Le cœur est un meuble encombrant pour ceux qui n’aiment pas. Ses tiroirs sont pleins de caresses oubliées, de promesses ignorées et de lambeaux d’enfance déchirés par le temps. Je ne suis pas de ceux qui magasinent leurs chaînes, leur tombe, leurs habits. Je parle avec la lune comme un rêveur public. Il manque à mon crayon la force du figuier, la sève des érables, le sang des crucifères. Il manque du sel à mes voyelles, du poivre à mes consonnes, des épices à la nuit. C’est sur des pattes de mouche qu’avancent les idées, des gribouillis d’enfant, des cicatrices à nu. Je donnerais mon ombre pour un peu de lumière, le froid de la mémoire pour un peu de chaleur. J’écris avec mes lèvres tout autant que mes pieds, les pattes bancales d’une main qui courent sur la table. Je mets un merle dans ma phrase, un ruisseau dans ma voix, un peu de neige entre les lignes. Il fait si froid, les manteaux poussent tous seuls. Des bonhommes de neige apparaissent partout. Ils se saluent en soulevant la pelle.        

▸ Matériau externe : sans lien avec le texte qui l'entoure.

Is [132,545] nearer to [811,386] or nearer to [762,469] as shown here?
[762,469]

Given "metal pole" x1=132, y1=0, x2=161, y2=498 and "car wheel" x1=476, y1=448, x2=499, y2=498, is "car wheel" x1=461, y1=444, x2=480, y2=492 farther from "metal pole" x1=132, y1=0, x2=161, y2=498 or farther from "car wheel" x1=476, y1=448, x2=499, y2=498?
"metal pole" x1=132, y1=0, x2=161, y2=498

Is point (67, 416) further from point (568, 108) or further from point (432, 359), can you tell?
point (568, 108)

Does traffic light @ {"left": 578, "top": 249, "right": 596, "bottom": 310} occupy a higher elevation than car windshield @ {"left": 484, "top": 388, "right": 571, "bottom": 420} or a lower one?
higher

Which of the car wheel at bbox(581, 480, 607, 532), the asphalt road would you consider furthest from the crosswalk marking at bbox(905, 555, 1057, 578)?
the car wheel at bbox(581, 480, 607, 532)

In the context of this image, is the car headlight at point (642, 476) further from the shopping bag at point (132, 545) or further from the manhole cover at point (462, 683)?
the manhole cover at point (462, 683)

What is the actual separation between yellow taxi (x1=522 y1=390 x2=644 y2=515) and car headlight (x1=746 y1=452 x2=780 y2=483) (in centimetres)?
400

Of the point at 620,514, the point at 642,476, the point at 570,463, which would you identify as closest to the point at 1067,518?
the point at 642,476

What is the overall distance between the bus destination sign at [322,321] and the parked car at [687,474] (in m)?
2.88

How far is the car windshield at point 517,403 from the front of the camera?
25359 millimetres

Les mots d’enfant se perdent dans le langage des adultes, leurs mots à double face, leurs phrases à cran d’arrêt, leurs doigts sur la gâchette et le clavier des tiroirs-caisses. Les barbelés ne sont plus pour les vaches, mais pour les réfugiés. Nous sommes tous exilés d’une mère, cherchant où prendre pied. D’une oreille fine comme une ligne d’eau, j’écoute sous la neige le grouillement des insectes au ventre de l’humus, le mouvement des larves, le couinement des restes, les os des morts s’entrechoquant. Il n’y a pas que les gestes ou les mots, les poings ou les caresses, les insultes ou les éloges. Certains parlent la même langue sans pouvoir se comprendre. D’autres, dont l’alphabet diffère, se partagent leurs langues, bouche à bouche, et se connaissent mieux. D’autres s’entretuent sans savoir pourquoi. D’autres chantent le même air et dansent en commun. Même les athées écrivent pour s’approcher de Dieu ou quelque chose de plus qu’un souffle, qu’un simple geste posé par hasard. Je n’ai pas besoin d’un nègre pour écrire, ma négritude me suffit, ma négritude blanche, mes plumes de coq, mes truites du Wisconsin, mes quelques mots d’anglais, mes pets de sœur, ma couenne dure, mes feuilles d’érable, mes brûlots du Lac noir. Plus je vieillis, plus je me sens comme un gamin qui a survécu à l’âge adulte, ce cauchemar climatisé.